On the eve of Mr Singh’s visit to China on January 13-15, Pranab
Mukherjee, India’s foreign minister, admitted that Chinese armed forces
had been making incursions across the de facto border.

“We immediately take it up. Mechanisms have been established through
which we address this type of problem,” Mr Mukherjee told CNN-IBN, a
news channel. “There is nothing to be worried at this point of time.”

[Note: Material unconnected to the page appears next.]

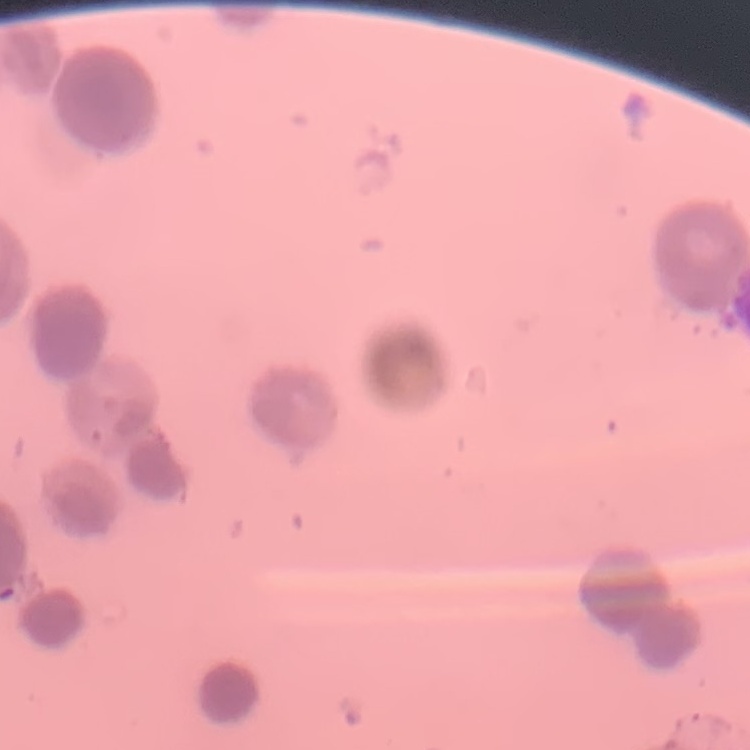

erythrocyte morphology = rouleaux formation
stain = Field's or Giemsa
preparation = thin peripheral smear
image type = square crop of a larger photomicrograph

Mr Mukherjee acknowledged that infrastructure across the border in Tibet
was “much superior to that on our side. It’s a known fact. That’s why we
have decided that we should also build up the roads and other types of
infrastructural facilities.”

Prime ministerial visits to Arunachal Pradesh have been so infrequent in
part because New Delhi has been keen not to antagonise the Chinese
leadership during long-running talks to resolve their outstanding border
dispute, some analysts believe.

B.G. Verghese, an expert on the north-east, said the rarity of prime
ministerial visits to Arunachal Pradesh reflected less sensitivities
relating to the border dispute than the difficulty of reaching a
Himalayan state that lacks useable airstrips.

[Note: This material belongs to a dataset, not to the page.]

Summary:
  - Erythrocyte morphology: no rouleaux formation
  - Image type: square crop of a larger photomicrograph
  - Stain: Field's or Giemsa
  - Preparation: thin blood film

Mr Singh on Thursday promised the state’s estimated 1m inhabitants a
number of airports, a trans-state two-lane “highway” and a central
government-subsidised helicopter service to Guwahati.

Internet down

Internet connections from India to Cairo were severely disrupted on
Thursday after undersea cables were damaged in the Mediterranean on
Tuesday, with some estimating it could take up to 10 days to restore
services to normal, Joe Leahy reports from Mumbai.

India’s main outsourcing companies, which rely on internet connections
to service their overseas customers, said they had not been badly hit,
but individual consumers in the subcontinent reported severe
disruptions. It was not immediately clear how the cables were damaged.